As for Blind, he alone was responsible for more than half of them: seven at Ajax and one at Bayern. He had also played at Manchester United of course, and got over a hundred caps for the Netherlands.
So, unknown? Nah, but largely overlooked this year? Yep.
Blind came aged 34, having departed United five years earlier, seemingly coming toward the end, and wasn’t wanted by Bayern anymore. As Girona flew, few really talked about him. There is a parallel here, by the way, to Girona midfielder Iván Martín, who is a candidate for inclusion in this season’s best unsung players. Instead, the focus fell on Aleix and Savinho and Dovbyk. Portu had his moment. Stuani has his status, a true superstar. Yan Couto flew. Eric Garcia had that redemptive narrative arc. But without Blind, it doesn’t happen. Only four players in the entire league had more touches. And all that for free.
THE PLAYERS
There are plenty who deserve their moment. Diego Rico (on loan at Getafe from Real Sociedad), say. And Mika Mármol at Las Palmas. Or Nemanja Maksimovic, playing all over the place at Getafe. Ante Budimir (Osasuna), certainly — although it’s hard to make a case for top scorers, quite honestly, even quiet ones like him. Or Gorka Guruzeta, and not so much for the goals as his role as the Basque Benzema, making better players of the other forwards at Athletic Club. But here are our three suggestions.
Ferland Mendy, Real Madrid
No one has heard Ferland Mendy talk, and almost no one has heard anyone talk about him either. Even on the day of his unveiling, he spoke for barely 15 seconds. It takes some doing to be a Real Madrid player and be this anonymous, to go so unnoticed. Here, the gaze is so intense, the coverage so voluminous, that everyone gets talked about. Everyone gets their moment in the sun. Or, alternatively, kicked when they are down (which is a key point).
Not Mendy. An example: one major newspaper in Spain has a search engine where you can look up articles by player names. When it comes to the French full-back, there is one piece about him in the past two years. He, it sometimes seems, is the meh in a megateam, the guy who’s just not that good.
But no one who is not that good plays for Real Madrid. Still less for this long, let alone constantly winning things. Not long ago, talking to Goal, Antonio Rüdiger was asked to build his perfect player: this guy’s speed, this guy’s skill, this guy’s technique, this guy’s intelligence. When it came to strength, he said Mendy. If the answer was telling, the response to it was even more telling. “Really?!” his interviewer said, as if it was madness that anyone should even mention Mendy, let alone praise him. “That guy is strong like ox, man,” Rudiger insisted.

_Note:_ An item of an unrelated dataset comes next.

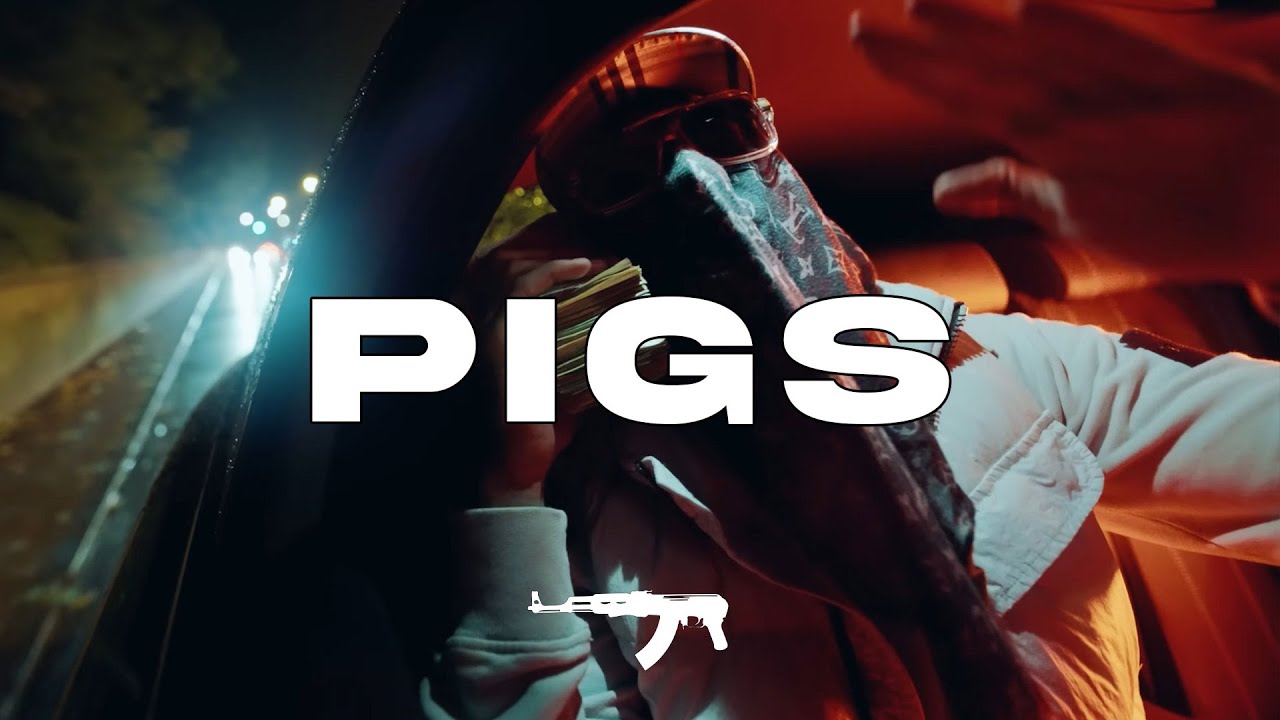 [FREE] Dark Uk x Ny Drill TYPE BEAT 2025 "PIGS" / Uk Drill Instrumental 2025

Strong, silent and successful, too. And if that was a rare mention, if no one’s talking about him, that’s because he’s not giving them reason to, which is also a good thing — because as a defender that means errors as well. At Madrid, sure, being a left back tends to mean more and people tend to want more too: this is the place that had Roberto Carlos and Marcelo, that brought back flying Fran García and is after Alphonso Davies. But there’s Mendy still, appreciated by those who matter. “Ferland is the best defensive defender in the world,” Carlo Ancelotti said.
He would know.
How Real Madrid’s mentality won them LaLiga
Sebastian Salazar and Luis Garcia break down the reasons behind Real Madrid’s dominance in winning their 36th LaLiga title.
Ayoze Pérez, Real Betis
Isco has been man of the match so many times this season it sometimes seems like he’s the only one playing. Real Betis teammate Héctor Bellerín joked that he wins the awards even when he doesn’t play, and, while he has been truly brilliant, a joy to watch, while he deserves the attention he has had, while he was worthy of many of the 18 MVPs he has taken and his redemption is one of the great stories of the season, there was something in that remark. Isco’s dominance has served to obscure what others have done.
Beyond the brilliant glow of the man they call “Magic,” there is talent, too. Just ask Isco himself, in fact: he’s loving playing these days, and he’s particularly loving playing with Ayoze Perez.
The feeling is mutual. Watching these two in recent weeks, football is just better and so much fun. Watch Ayoze up close: keep an eye on the touch, the little darting runs, the positioning, and there’s a technical quality and intelligence that sets him apart. There’s also an ambition and a seriousness about his career: a commitment that is striking even in this hyper-professionalised world, a refusal to settle for what others accept, an analytical mind and that flash of anger when things don’t come off. Which is less often now because above all, there’s a decisiveness too — and just when it mattered most. “Fundamental,” Manuel Pellegrini calls him.
Ayoze has had to deal with a groin injury, but Betis’ resurgence, heading toward a European place again, has had Ayoze as a central player. He has 11 goals and two assists this season and has scored five in his past five games. One of his celebrations has him drinking a nice cup of tea too, which will do for us.
Pepelu, Valencia
“I don’t feel like a traitor,” Pepelu said in the summer. He had just joined Valencia from city rivals Levante, the club where he had spent his entire career, where he said he always dreamed of playing and where he had said he would continue even after they were relegated. Where, in fairness, he had continued, playing a season in segunda.
He had come for €5.1m too, which is a lot of money for Valencia, the club that just doesn’t spend money anymore. And there was attention and anger, all right — even if Pepelu said he felt better because the transfer had been “done the right way” in a deal that was “good for all three parties.” So under the radar might not be the obvious description. Only, he has been.
Jose Luis Garcia Vaya — “Pepelu” to his pals — came from the second division after all. And although he crossed the city, this is not a rivalry that dominates the media. The noise soon died down, and then came the actual season, which has been fantastic. But it has been quietly, undemonstratively so. It has come at a team that has not fought for survival this time, attention drawn to it, and that has never been much more than an outside bet for Europe either. That is underwhelming for a club like Valencia (in historic terms) but a success for a club like Valencia (as they are now), a lot of it down to him. Yet there has been no flash, just football.
Ask them at Mestalla, and they know his level. Ask in Madrid or Barcelona or Seville or Bilbao, and it might be a push for many to know him at all.
Sometimes the stats say it, so here are some stats: no outfield player in LaLiga has started more games (all bar one) or played more minutes (3,215) than Pepelu. He has played just short of 1,854 passes and had 2,432 interventions, which is more than Koke, Jude Bellingham, Frenkie de Jong, Martín Zubimendi, Mikel Merino or Dani Parejo. No one has made more recoveries than him. Only two have won more tackles. Only five have made more interceptions, and only six have created more chances. He has scored six goals, Valencia’s second-top scorer.
In a team built on academy kids — whose extraordinary success story in saving them last season and their identification with the club now has brought deserved attention — Pepelu has been the veteran, at 25 for goodness’ sake, the man making sense of it all. “A silent leader,” Ruben Baraja said, when too few others have said anything at all.